Clever einrichten mit einem Schwebetürenschrank

Wer kennt das Problem nicht: Der Platz in der Wohnung ist eigentlich viel zu klein, um alles, was sich im Laufe der vergangenen Jahre angesammelt hat, auch sinnvoll unterzubringen. Vor allem in kleinen Wohnungen, etwa in der klassischen Studentenbude, sollten die Möbel möglichst praktisch sein, so dass nicht die ganze Wohnung umgeräumt werden muss, wenn der Bewohner den Schrank öffnen will. Schwebetürenschränke, wie sie beispielsweise auf www.webesto.de angeboten werden, sind in diesem Fall eine platzsparende Alternative.

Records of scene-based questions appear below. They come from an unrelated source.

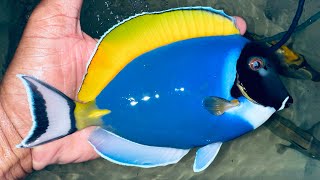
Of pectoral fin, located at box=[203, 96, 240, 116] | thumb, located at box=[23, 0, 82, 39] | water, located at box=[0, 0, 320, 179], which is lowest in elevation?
water, located at box=[0, 0, 320, 179]

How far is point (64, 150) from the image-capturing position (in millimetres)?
2262

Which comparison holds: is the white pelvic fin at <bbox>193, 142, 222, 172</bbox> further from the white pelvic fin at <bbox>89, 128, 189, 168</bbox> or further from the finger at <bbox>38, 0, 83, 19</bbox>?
the finger at <bbox>38, 0, 83, 19</bbox>

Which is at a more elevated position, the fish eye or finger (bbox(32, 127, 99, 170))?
the fish eye

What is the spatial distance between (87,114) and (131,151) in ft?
0.88

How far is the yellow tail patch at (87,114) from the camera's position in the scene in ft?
5.24

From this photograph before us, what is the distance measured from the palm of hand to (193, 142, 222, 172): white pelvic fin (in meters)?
0.77

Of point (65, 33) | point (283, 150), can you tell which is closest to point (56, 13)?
point (65, 33)

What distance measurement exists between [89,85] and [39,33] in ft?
1.97

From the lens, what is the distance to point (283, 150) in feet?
9.75

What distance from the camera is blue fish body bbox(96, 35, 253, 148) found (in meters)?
1.60

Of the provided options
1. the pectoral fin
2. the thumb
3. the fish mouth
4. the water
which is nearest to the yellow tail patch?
the pectoral fin

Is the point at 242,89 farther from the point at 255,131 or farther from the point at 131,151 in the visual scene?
the point at 255,131

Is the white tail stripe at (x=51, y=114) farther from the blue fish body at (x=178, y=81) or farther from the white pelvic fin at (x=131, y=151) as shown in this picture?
the white pelvic fin at (x=131, y=151)

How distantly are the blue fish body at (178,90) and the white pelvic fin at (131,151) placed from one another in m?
0.10
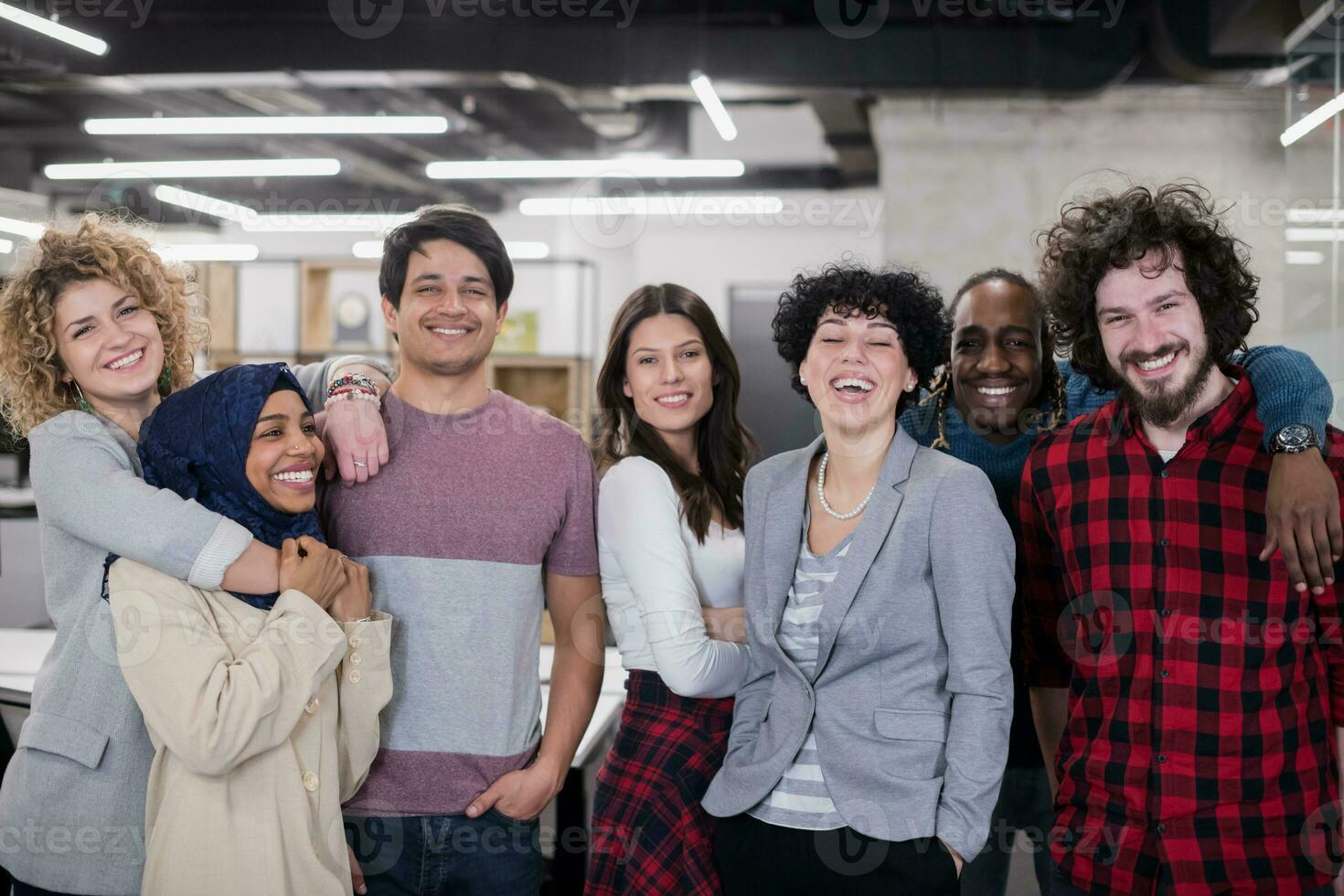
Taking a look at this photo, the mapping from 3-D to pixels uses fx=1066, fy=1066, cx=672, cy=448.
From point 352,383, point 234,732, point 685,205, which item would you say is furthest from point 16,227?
point 234,732

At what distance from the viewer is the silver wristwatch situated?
1715 millimetres

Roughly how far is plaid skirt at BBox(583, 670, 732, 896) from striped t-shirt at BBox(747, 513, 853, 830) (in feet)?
0.66

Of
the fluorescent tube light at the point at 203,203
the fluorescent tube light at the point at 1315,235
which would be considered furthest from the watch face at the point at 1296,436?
the fluorescent tube light at the point at 203,203

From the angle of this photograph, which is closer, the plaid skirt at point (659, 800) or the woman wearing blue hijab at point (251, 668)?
the woman wearing blue hijab at point (251, 668)

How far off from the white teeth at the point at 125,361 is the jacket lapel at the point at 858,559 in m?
1.35

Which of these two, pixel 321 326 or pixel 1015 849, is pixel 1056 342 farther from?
pixel 321 326

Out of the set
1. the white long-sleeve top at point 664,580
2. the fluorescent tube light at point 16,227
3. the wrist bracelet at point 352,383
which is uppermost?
the fluorescent tube light at point 16,227

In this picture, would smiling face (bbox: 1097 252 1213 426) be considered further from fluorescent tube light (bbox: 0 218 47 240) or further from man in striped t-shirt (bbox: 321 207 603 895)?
fluorescent tube light (bbox: 0 218 47 240)

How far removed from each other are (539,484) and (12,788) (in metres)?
1.07

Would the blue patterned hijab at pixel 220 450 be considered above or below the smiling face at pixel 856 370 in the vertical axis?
below

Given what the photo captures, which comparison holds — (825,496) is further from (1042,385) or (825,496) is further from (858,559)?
(1042,385)

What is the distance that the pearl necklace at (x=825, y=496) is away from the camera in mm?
1892

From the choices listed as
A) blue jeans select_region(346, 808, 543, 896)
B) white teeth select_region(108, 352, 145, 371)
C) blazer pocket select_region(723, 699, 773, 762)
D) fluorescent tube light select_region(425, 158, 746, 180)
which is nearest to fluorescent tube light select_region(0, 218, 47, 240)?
fluorescent tube light select_region(425, 158, 746, 180)

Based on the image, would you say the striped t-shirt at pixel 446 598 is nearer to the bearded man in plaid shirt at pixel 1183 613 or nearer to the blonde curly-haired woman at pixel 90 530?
the blonde curly-haired woman at pixel 90 530
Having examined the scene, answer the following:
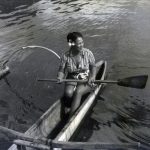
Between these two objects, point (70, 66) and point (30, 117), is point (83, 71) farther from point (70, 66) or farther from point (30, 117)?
point (30, 117)

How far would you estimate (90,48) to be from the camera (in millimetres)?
16531

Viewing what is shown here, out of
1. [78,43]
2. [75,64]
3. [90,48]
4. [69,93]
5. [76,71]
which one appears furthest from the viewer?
[90,48]

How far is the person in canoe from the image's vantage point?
1048 centimetres

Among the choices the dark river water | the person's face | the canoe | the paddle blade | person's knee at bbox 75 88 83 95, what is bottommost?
the dark river water

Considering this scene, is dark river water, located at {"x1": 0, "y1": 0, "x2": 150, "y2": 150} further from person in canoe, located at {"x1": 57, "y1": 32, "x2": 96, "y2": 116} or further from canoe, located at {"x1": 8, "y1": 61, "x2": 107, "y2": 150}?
person in canoe, located at {"x1": 57, "y1": 32, "x2": 96, "y2": 116}

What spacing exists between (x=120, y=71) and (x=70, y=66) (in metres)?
3.96

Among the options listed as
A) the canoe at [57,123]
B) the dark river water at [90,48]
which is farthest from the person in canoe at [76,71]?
the dark river water at [90,48]

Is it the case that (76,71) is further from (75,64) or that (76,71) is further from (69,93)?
(69,93)

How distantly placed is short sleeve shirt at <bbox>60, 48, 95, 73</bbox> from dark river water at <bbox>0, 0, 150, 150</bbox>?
172 centimetres

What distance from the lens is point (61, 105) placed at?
10453 mm

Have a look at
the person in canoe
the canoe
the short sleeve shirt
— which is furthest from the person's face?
the canoe

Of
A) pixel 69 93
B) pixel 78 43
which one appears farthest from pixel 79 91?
pixel 78 43

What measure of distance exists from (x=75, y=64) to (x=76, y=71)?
255 mm

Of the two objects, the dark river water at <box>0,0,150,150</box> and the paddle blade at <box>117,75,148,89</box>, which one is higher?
the paddle blade at <box>117,75,148,89</box>
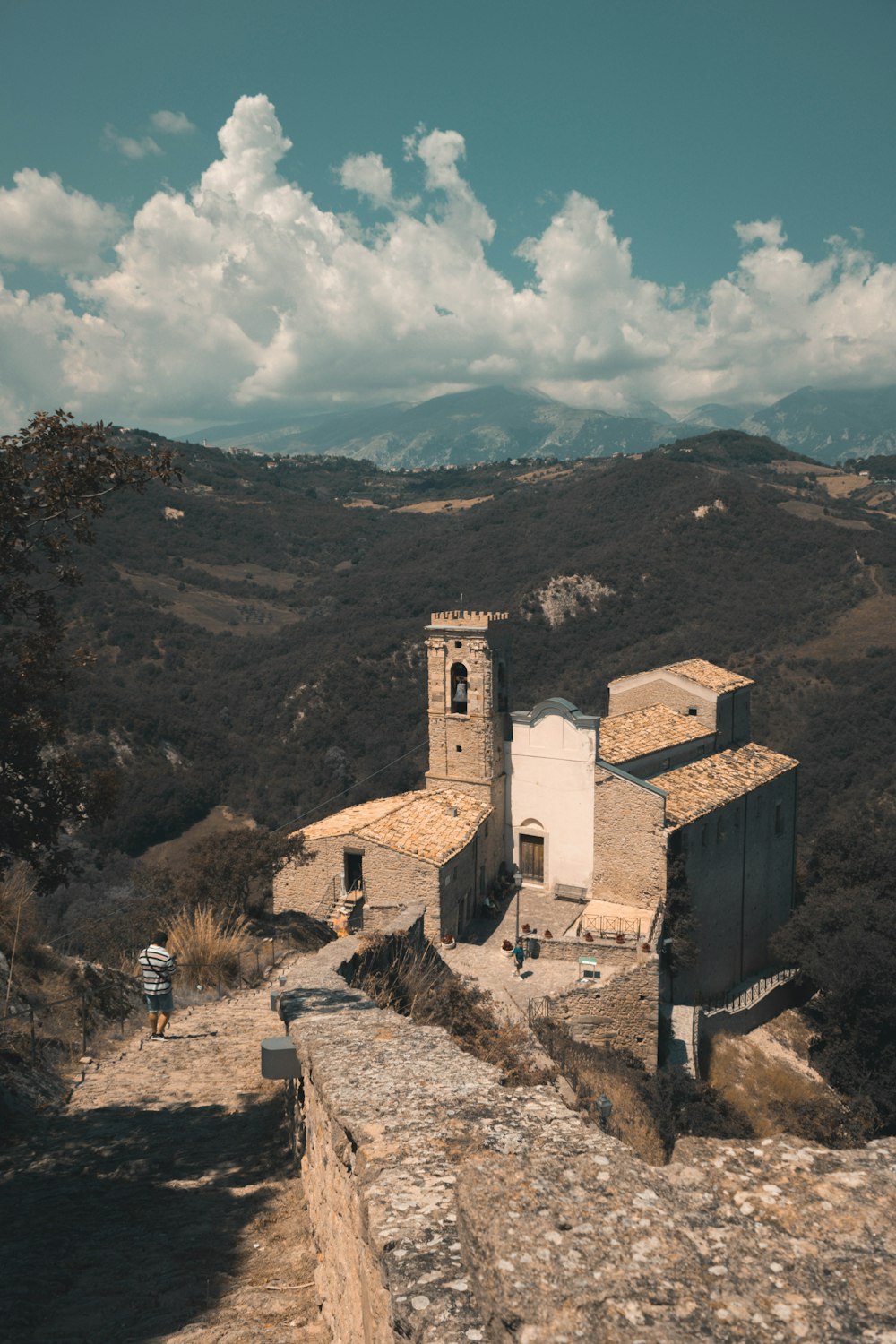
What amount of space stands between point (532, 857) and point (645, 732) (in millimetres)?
4883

Die Vorteile: Platz ist im kleinsten Raum

Die Türen eines Schwebetürenschranks öffnen sich nicht nach außen, wie man es von herkömmlichen Schränken her kennt. Sie lassen sich ganz einfach beiseite schieben, so dass sie keinen freien Raum vor dem Schrank benötigen. Der große Vorteil für den Mieter in der Wohnung: Er kann den Schrank nahe bei anderen Möbeln platzieren, ohne sich im Wohnkomfort einschränken zu müssen und trotzdem seine Kleidung und andere Sachen bequem und ohne großen Aufwand verstauen. Deshalb sind für viele Kunden Schwebetürenschränke die erste Wahl, wenn es um den richtigen Kleiderschrank geht. Möglichst viel Stauraum, der bequem zu erreichen ist und zudem perfekt in den Raum passt, diesen Anspruch muss ein Kleiderschrank erfüllen.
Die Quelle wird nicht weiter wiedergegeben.